The project began with natural dyeing workshops. Students scoured 80 skeins of wool yarn and mordanted them with alum. Using cochineal and weld, students produces yellows, oranges, reds, purples, and magentas. We invited author Nana Ekua Brew-Hammond to discuss her picture book Blue: A History of the Color as Deep as the Sea and as Wide as the Sky. Students then prepared indigo vats and dyed and overdyed the yarns to produce blues, greens, purples, and browns.
I demonstrated the direct-warp method for dressing the Cricket looms and helped the students prepare their own looms for a 10” wide, 120” long warp of their naturally-dyed yarns. Students learned the basics of tabby weaving, carefully making weft mountains in order to create even selvedges. As the guide for this project, I spent many of the first weaving sessions scurrying around to troubleshoot loom issues. The students grew more confident as weavers, gaining the ability to “read” their cloth, and my help was needed less as they built their muscle memory for the processes.
Weaving lends itself well to a Montessori classroom. Students who had never woven before were excited to come to their loom each day and see their labor turn into cloth.
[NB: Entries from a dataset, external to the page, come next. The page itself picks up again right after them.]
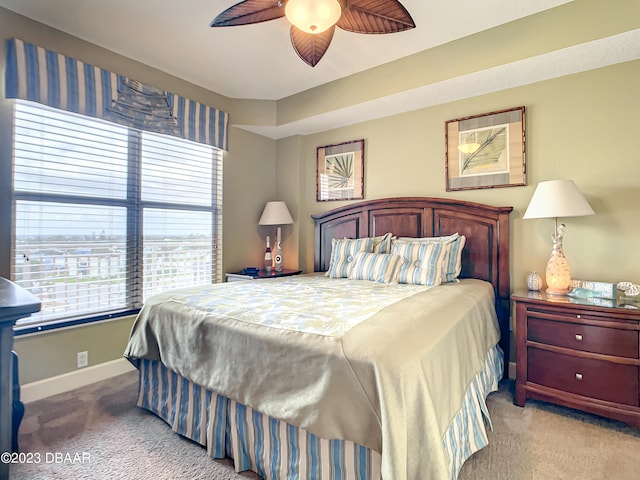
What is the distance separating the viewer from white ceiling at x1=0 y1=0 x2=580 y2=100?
87.2 inches

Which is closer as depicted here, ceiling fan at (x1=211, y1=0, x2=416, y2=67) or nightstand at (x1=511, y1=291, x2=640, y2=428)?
ceiling fan at (x1=211, y1=0, x2=416, y2=67)

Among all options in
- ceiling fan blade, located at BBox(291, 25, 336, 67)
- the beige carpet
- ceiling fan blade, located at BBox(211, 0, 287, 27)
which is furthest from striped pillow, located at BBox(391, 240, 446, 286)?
ceiling fan blade, located at BBox(211, 0, 287, 27)

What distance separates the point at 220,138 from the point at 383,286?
245 cm

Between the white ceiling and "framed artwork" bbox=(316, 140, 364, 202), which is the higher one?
the white ceiling

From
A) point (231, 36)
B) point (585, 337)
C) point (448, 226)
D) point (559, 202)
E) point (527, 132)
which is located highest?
point (231, 36)

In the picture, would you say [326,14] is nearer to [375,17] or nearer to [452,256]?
[375,17]

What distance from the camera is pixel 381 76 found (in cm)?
298

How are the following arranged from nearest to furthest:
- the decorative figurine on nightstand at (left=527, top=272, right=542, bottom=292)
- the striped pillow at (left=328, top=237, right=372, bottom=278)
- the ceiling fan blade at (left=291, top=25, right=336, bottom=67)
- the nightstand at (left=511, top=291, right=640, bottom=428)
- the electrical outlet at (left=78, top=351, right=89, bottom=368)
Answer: the nightstand at (left=511, top=291, right=640, bottom=428)
the ceiling fan blade at (left=291, top=25, right=336, bottom=67)
the decorative figurine on nightstand at (left=527, top=272, right=542, bottom=292)
the electrical outlet at (left=78, top=351, right=89, bottom=368)
the striped pillow at (left=328, top=237, right=372, bottom=278)

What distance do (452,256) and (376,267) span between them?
64cm

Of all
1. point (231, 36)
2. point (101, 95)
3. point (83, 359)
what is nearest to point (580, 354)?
point (231, 36)

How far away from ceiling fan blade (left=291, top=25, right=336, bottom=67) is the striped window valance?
1608 millimetres

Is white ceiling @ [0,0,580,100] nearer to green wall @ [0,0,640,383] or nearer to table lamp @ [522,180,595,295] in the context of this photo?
green wall @ [0,0,640,383]

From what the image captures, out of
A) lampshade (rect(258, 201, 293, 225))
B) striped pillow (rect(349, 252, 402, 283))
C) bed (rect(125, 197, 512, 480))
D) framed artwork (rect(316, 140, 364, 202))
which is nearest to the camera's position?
bed (rect(125, 197, 512, 480))

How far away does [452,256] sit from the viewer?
8.88 ft
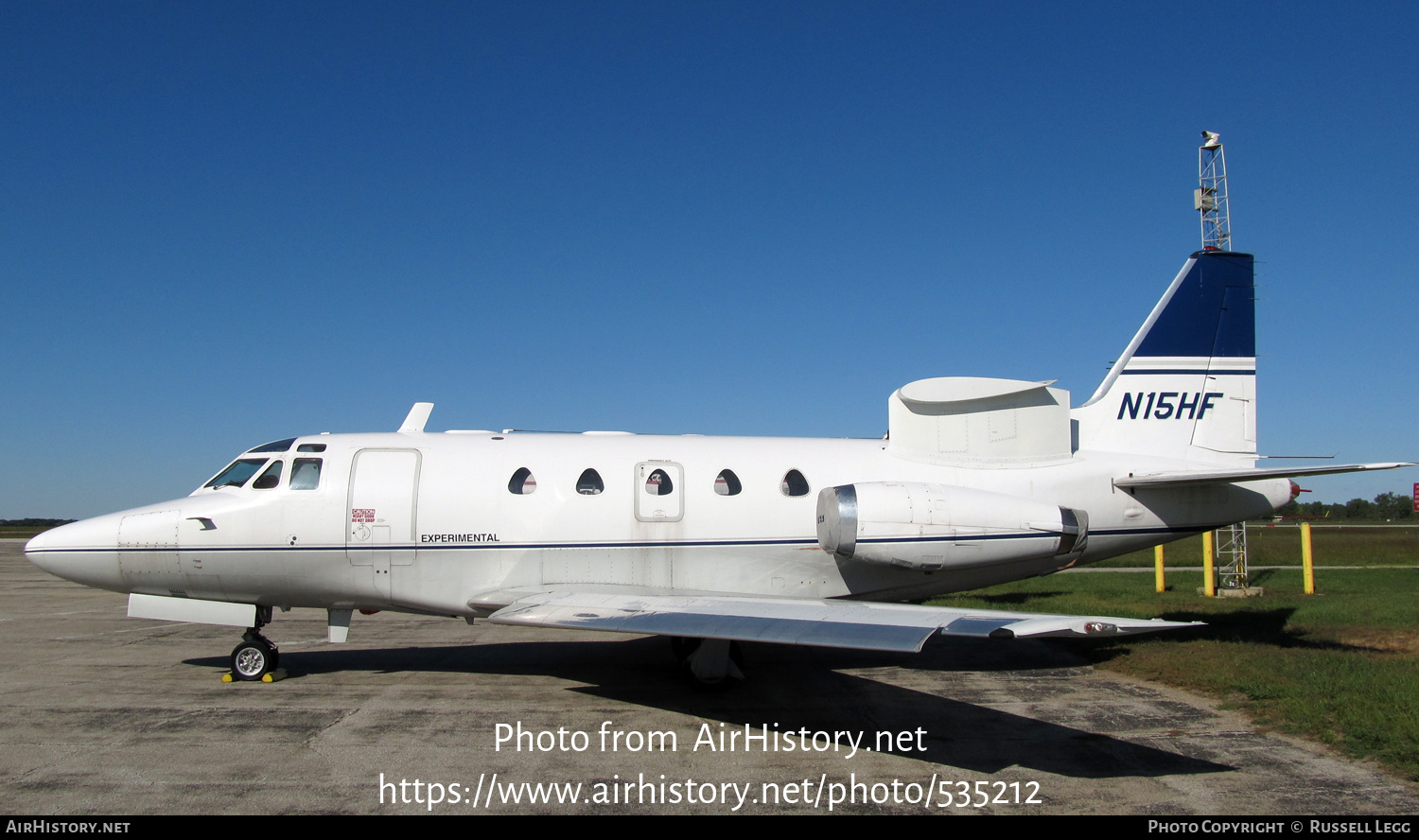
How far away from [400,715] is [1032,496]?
26.5 ft

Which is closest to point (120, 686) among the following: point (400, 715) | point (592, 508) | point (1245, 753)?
point (400, 715)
I worked with the students who had weaving experience to introduce new techniques such as clasped-weft and pickup stick manipulations. Students worked with their hands, learned about the plants and bugs that yield dyes, and found the joy in the quiet repetitive nature of weaving.
At the end of the unit, we had woven over 30 scarves! We donated these beautiful pieces to Knit the Rainbow, a non-profit organization that donates handmade clothes and accessories to homeless LGBTQ+ youth. Donation fulfilled the service component of Erdkinder class and showed the students that they can be of service through their creativity.